◆ **Required work**:
[1] Using the article on Rachel Cooke's disappearance, answer each of the following:
(a) To which town did Rachel Cooke return over winter break from college?
(b) On what date did she disappear?
(c) Who spoke with her around 9 to 9:15 on that morning?
[2] Reproduce word for word the portion of the article on Rachel Cooke's disappearance that begins at the words "And off she" and stops after "to the coast.".

◆ **Document segment**:
****

Austin American-Statesman reporter Tony Plohetski was told that this is a significant development because authorities believe they have located a car seen in the vicinity of Cooke's home at the time of her disappearance.
December 1, 2017:
Right now in America, more than 100,000 people are missing. Today we have the troubling story of one of those people.
When Rachel Cooke returned home to Georgetown, Texas over winter break from college -- no one would know that it would be her last trip home.
Her smile alone can light up the vast plains of Central Texas. But lovely Rachel Cooke has been silenced at the age of 19. It's almost as if the vivacious young college student had been sucked into a black hole, or plucked from the Earth. Even the sheriff at the time had no answers for anguished loved ones.
But sadly the mystery of Rachel Cooke remains just that.
When Janet and Joann Cooke visit a thriving "tree of life" in Georgetown, Texas, it brings them as spiritually close as they can get to their missing loved one.
Rachel Cooke had one particular passion: running.
"She got really big into cross-country, track," said Rachel's sister Joann Cooke.
"She could just keep going like the Energizer Bunny. She just kept running and running and running," said Rachel's mother Janet Cooke.
Rachel was a Lone Star stunner. But the eternal sunshine and whipping waves of the West Coast beckoned.
"She was always drawn to California," Janet tells Crime Watch Daily. "She thought it was the land of vegetarians and good music and beaches."
And off she went to the coastline near San Diego, where Rachel enrolled in community college. And most of all she wanted to be with Greg West, a man she met shortly after moving to the coast.
"I was like 'Oh my gosh, this is the real thing, this is it. This it what it feels like,' I mean, like butterflies," Greg West tells Crime Watch Daily. "We were so goofy together. It was incredible. She was amazing."
"She was with Greg and she was very happy with that relationship. It meant a lot to her," said Joann. "She was just talking to me about, like, 'I think that he's the one.'"
The couple made plans to move in together, and Rachel invited her California boy to Texas for the Christmas holiday in 2001.
Greg couldn't stay the entire trip. He had to get back to San Diego for work. Rachel planned to be with her family a few more days. But she would never make it back to San Diego -- at least as far as anyone knows.
Rachel Cooke disappeared on the morning of January 10, 2002.
"That morning Joann and I went to leave for work," said Janet. "Rachel was laying on the couch and I walked over and Joann said 'Mom, don't wake her up,' and I went over and I kissed on her and I said 'Love you, bye,' and grumbling is what her response was. She was sleeping, 'Leave me alone, mom.'"
Rachel's father Robert also left for work that morning, leaving Rachel with the house to herself.
"We know that her boyfriend, who was in California at the time, Greg West, talked to her around 9, 9:15, and she was talking about going for a run," said Williamson County Sheriff's Sgt. Jereme Brinkmann.

****

◆ **Listed records**:
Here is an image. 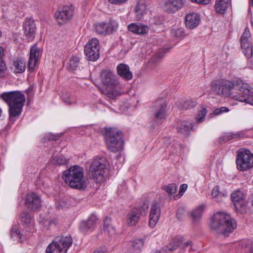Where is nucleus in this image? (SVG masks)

****

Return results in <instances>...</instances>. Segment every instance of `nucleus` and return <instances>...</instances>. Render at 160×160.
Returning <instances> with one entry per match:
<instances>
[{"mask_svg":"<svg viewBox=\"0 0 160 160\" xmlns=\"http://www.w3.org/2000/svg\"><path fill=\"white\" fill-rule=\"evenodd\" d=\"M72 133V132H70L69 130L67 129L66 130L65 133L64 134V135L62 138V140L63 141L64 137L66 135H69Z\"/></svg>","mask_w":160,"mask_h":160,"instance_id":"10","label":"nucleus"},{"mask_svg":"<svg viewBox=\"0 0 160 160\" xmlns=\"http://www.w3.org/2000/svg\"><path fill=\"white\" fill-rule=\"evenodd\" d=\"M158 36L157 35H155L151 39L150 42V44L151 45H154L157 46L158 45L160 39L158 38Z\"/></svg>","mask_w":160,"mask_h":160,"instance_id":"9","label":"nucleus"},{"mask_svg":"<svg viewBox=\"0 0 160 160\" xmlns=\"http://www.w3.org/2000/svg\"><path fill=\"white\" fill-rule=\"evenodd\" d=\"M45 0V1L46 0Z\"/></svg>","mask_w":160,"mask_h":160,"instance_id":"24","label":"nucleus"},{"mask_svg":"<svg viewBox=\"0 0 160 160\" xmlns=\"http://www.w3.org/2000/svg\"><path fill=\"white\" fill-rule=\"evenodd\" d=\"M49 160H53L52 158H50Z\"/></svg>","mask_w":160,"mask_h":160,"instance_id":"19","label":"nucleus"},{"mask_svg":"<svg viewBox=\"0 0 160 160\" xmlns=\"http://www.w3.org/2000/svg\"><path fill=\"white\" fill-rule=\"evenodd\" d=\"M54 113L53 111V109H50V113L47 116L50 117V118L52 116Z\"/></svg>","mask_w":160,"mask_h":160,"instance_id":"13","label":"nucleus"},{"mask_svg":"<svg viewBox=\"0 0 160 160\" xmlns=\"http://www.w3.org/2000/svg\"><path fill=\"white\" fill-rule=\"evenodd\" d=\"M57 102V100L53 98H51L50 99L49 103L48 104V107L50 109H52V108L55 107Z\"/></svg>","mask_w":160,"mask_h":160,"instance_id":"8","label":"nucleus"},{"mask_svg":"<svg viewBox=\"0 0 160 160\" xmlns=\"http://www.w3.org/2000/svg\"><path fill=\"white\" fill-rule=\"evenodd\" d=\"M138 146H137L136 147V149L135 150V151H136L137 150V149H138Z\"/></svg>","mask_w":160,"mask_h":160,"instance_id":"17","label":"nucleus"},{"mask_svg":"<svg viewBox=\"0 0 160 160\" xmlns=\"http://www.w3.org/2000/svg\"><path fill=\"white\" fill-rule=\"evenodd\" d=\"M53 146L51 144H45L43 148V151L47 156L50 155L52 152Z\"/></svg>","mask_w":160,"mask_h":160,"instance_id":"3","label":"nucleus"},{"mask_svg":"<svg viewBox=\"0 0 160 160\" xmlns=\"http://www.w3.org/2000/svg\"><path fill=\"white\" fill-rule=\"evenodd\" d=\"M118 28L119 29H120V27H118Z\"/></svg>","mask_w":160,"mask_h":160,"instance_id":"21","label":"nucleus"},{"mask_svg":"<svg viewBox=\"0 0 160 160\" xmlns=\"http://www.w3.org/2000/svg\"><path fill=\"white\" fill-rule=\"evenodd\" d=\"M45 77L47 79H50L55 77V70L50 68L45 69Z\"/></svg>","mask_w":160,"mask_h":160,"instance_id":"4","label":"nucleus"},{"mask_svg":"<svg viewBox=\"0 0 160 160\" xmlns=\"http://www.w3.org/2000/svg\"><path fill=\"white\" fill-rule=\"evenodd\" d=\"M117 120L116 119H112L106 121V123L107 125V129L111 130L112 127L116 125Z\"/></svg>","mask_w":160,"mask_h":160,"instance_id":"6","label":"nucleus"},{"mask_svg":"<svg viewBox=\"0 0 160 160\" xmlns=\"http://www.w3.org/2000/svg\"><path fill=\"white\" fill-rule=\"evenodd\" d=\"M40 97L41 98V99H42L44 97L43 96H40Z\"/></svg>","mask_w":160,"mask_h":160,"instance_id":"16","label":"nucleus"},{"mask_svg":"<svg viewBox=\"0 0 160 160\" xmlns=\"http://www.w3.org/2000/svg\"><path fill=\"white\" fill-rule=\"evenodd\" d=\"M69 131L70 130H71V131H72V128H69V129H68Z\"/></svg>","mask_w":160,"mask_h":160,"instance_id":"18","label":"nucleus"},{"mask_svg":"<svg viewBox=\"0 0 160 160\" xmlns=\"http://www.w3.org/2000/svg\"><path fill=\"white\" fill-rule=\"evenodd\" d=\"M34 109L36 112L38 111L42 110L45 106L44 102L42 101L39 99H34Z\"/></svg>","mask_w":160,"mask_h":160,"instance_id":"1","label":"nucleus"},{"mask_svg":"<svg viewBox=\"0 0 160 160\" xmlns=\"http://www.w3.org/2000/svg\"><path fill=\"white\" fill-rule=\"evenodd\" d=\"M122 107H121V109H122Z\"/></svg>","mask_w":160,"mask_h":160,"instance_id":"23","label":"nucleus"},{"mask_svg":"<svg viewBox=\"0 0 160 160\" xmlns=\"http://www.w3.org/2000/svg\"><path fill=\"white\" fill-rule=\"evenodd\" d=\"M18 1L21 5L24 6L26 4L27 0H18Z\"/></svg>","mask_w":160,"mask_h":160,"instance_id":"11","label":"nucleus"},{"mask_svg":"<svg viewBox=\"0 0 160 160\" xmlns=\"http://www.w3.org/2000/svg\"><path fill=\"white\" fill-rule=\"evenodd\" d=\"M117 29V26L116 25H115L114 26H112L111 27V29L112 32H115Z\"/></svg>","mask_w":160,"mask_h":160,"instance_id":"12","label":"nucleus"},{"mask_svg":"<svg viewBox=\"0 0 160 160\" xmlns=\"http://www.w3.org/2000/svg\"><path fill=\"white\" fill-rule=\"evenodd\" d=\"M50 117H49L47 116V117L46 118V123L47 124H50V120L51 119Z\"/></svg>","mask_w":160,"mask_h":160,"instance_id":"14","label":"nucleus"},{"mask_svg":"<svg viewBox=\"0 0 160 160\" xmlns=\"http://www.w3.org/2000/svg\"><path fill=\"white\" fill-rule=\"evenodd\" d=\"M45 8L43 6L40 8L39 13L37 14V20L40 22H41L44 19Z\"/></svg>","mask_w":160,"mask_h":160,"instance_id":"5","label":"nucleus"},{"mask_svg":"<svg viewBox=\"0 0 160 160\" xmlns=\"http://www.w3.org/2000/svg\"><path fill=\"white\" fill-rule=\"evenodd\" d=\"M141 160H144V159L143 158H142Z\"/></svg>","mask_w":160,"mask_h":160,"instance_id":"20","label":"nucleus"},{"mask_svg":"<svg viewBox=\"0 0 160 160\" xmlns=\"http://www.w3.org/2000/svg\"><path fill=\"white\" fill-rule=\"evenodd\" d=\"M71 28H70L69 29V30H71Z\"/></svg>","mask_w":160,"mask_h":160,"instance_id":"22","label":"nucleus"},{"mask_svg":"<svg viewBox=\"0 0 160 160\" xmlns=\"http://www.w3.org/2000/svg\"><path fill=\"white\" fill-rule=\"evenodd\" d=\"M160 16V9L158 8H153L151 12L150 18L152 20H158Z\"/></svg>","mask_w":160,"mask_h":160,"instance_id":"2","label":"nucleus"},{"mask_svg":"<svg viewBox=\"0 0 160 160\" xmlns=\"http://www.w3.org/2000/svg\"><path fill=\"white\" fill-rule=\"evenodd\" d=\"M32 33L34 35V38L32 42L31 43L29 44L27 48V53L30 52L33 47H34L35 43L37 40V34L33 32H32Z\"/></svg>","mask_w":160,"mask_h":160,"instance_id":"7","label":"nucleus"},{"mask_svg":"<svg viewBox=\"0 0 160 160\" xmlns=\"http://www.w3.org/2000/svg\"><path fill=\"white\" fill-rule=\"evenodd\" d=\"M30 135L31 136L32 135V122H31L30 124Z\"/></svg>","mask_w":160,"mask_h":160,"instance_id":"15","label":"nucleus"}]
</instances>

****

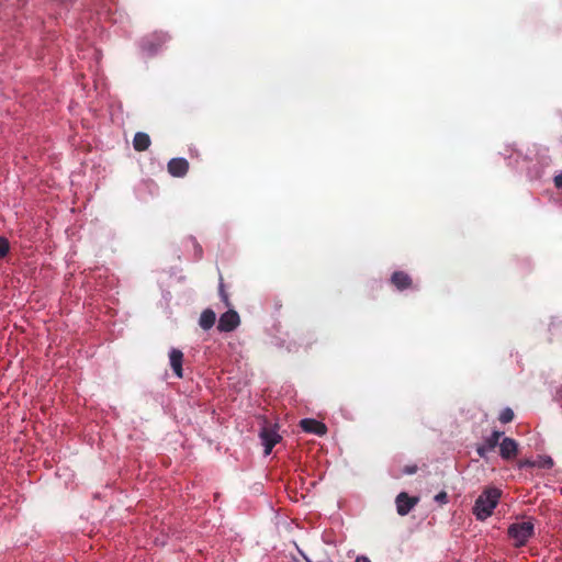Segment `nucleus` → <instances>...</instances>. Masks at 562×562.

****

◆ **Solutions to the tasks**:
[1]
(a) Georgetown, Texas
(b) January 10, 2002
(c) Greg West, her boyfriend, who was in California at the time

[2]
And off she went to the coastline near San Diego, where Rachel enrolled in community college. And most of all she wanted to be with Greg West, a man she met shortly after moving to the coast.